Dr. Roger adds, “He’s very fragile, Lisa. The level of treatment he needs . . .”

“How long does he need to stay?” I ask.

“Seven days of treatment.” Dr. Roger responds.

“Do you have friends or neighbors who can help?” I ask Mama.

“They can take care of the babies. But no one will accept to feed them.”

“We’ll buy the food,” I tell her. “What do you need? Rice? Beans?”

She gives us the list: Beans, rice, fu-fu, salt, onion, lamp oil, vegetables.

Dr. Roger says something to Mama two or three times, something about aksanti (Swahili for thank you).

She smiles and quietly says, “Merci.”

WE DASH ACROSS TOWN to the local market, where we pick up twenty-five-pound bags of beans and rice; piles of cauliflower, onions, potatoes; flats of eggs; bananas; and maize fu-fu (“the right kind for ones who suffer from malnutrition”). Neighbors help us carry the food back to Bonjour’s home. I’ve tried to buy enough so that I can bribe the neighbor women to watch the children in exchange for food.

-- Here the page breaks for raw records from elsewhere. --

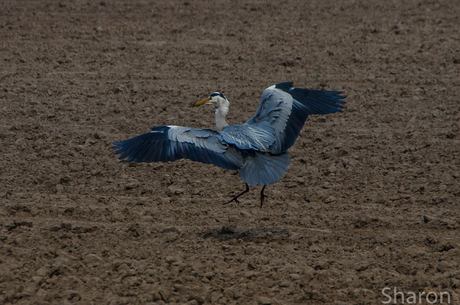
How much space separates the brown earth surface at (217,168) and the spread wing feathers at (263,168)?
63 cm

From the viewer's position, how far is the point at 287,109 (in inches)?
226

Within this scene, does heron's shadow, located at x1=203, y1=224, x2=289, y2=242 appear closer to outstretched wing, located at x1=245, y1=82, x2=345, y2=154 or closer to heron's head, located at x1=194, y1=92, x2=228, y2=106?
outstretched wing, located at x1=245, y1=82, x2=345, y2=154

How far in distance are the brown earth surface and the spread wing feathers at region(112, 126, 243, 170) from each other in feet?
2.36

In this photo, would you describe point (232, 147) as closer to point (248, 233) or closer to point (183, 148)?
point (183, 148)

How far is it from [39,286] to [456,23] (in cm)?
936

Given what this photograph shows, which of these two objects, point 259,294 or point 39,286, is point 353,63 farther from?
point 39,286

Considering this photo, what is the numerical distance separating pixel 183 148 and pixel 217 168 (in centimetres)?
148

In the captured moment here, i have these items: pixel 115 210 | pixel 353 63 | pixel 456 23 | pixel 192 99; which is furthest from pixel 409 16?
pixel 115 210

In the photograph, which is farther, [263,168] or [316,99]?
[316,99]

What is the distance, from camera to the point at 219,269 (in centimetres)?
465

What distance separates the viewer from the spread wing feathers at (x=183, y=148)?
16.9 feet

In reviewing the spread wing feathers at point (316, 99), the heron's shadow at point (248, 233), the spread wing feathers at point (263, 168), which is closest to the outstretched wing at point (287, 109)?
the spread wing feathers at point (316, 99)

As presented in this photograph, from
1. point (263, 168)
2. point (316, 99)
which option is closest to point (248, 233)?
point (263, 168)

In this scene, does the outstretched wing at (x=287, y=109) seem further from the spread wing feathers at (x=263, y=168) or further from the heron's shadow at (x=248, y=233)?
the heron's shadow at (x=248, y=233)
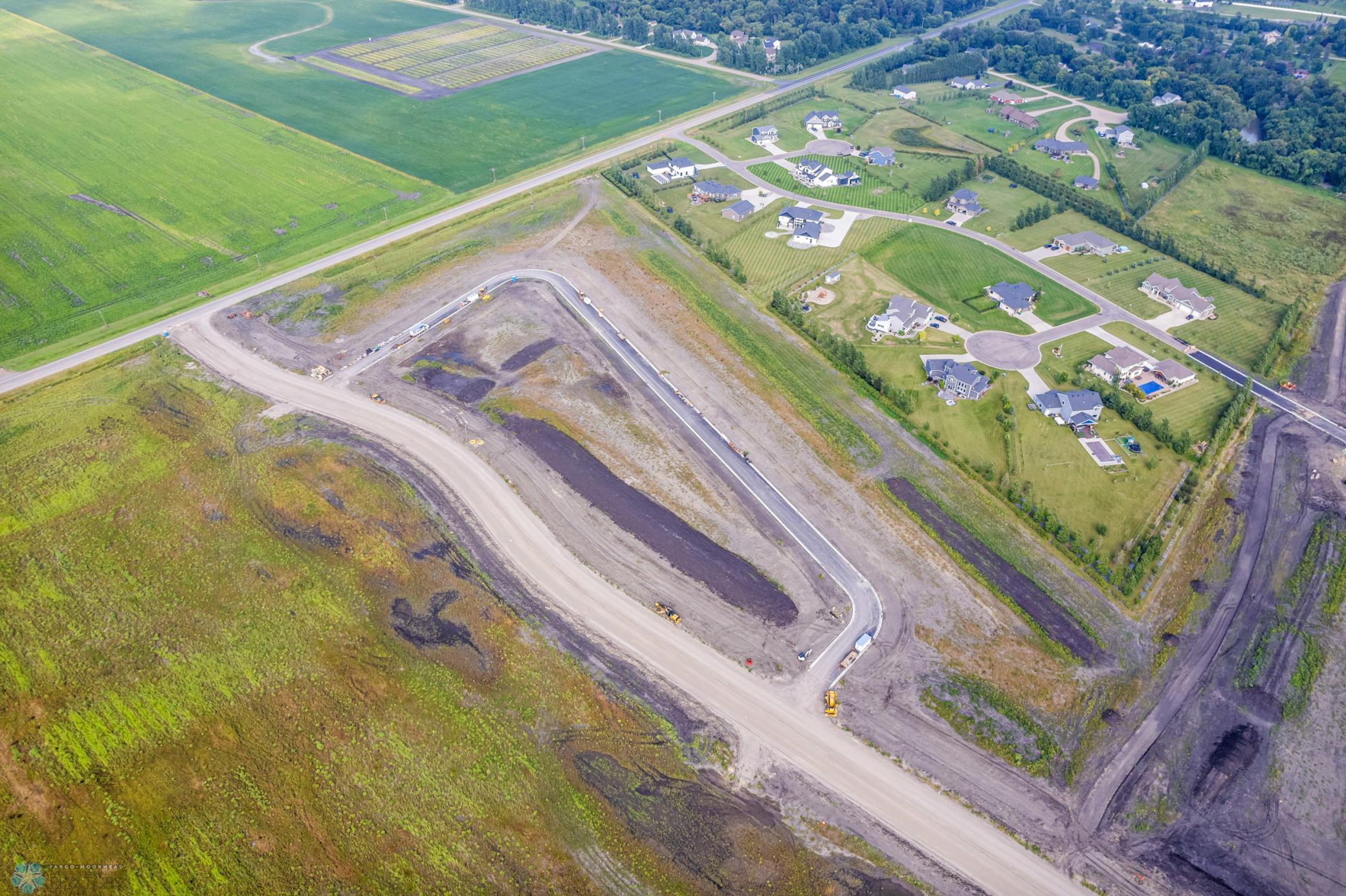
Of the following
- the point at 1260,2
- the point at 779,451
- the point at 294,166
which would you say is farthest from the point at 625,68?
the point at 1260,2

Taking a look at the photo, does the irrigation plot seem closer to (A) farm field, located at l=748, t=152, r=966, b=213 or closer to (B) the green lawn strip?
(A) farm field, located at l=748, t=152, r=966, b=213

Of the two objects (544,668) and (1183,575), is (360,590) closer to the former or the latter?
(544,668)

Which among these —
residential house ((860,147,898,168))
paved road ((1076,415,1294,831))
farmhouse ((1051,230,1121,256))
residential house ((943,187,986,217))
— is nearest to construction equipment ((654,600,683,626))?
paved road ((1076,415,1294,831))

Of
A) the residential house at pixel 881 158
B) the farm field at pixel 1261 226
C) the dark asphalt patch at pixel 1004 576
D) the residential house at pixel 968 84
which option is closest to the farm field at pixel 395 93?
the residential house at pixel 881 158

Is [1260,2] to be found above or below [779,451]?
above

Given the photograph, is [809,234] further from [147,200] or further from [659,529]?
[147,200]

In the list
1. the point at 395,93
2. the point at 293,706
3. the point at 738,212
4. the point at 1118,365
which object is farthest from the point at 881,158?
the point at 293,706
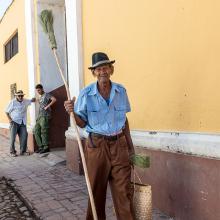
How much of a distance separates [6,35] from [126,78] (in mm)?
9242

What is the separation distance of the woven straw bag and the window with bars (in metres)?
9.46

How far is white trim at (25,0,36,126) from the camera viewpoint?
9.13 m

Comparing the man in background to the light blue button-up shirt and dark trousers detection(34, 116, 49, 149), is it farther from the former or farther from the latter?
the light blue button-up shirt

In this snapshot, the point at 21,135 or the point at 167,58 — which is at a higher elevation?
the point at 167,58

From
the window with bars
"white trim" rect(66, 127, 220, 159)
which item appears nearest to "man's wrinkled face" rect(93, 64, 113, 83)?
"white trim" rect(66, 127, 220, 159)

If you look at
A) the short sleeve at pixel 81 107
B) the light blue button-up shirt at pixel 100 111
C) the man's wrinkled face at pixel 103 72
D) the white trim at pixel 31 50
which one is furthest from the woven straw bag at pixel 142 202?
the white trim at pixel 31 50

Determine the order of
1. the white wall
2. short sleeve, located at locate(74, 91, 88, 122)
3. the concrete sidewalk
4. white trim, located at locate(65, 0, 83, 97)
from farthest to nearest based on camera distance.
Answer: the white wall
white trim, located at locate(65, 0, 83, 97)
the concrete sidewalk
short sleeve, located at locate(74, 91, 88, 122)

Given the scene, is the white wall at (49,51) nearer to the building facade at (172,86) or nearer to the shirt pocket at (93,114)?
the building facade at (172,86)

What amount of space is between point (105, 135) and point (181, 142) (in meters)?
0.91

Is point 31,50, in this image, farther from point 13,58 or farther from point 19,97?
point 13,58

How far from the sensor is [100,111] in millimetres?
3447

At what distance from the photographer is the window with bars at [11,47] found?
12.1 metres

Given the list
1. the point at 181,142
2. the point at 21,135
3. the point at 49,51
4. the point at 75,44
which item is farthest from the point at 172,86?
the point at 21,135

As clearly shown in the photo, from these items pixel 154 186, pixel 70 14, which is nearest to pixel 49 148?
pixel 70 14
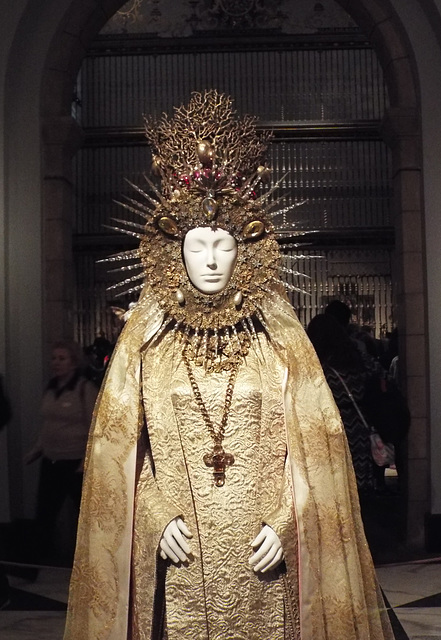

While we’re in the neighborhood, we cram in some quick house shopping. Now all the locals are happy to show us their houses. They quote us prices US$2,000 and up, despite our repeated attempts to clarify that US$1,500 is the budget. There is no more money.

Finally, we look at land instead. We find a modest plot, about the size of a plot in Portland, for US$600. We ask the local real estate mogul to estimate the costs of constructing a simple wooden house with a cement floor, finished stone-stuffed walls, and a tin roof—built quickly. We ask him to show us a house he can build for US$900. He says it can be done in ten days.

It looks like it’s doable.

I turn to one of the locals and ask, “Do you think it’s a good deal?”

“Ask this guy to think about all of the material, write it down, and bring it in the morning,” the local advises.

We do.

“The woman will be in the hospital for two months,” I emphasize. “It needs to happen quickly, but it is more important that it happen exactly as we’ve talked about and that we stick to the price. And that Generose has the legal document to the property—that it is hers. We can’t have anyone come back and say, ‘Oh. Sorry. It’s going to cost you more.’”

“Stone on the ground,” the developer says.

“No—cement! She’s on crutches.” I laugh and say, “People who deal with real estate in the United States and the Congo are the same.”

Sure enough, when we meet him in the morning, he brings a long, itemized list, with the new “after calculation price” of US$2,300.

“Ah. Then we have no deal.”

“The problem is they saw only a muzungu,” Maurice says.

Maurice offers to manage the construction, in cooperation with Generose’s brother, for the stated budget.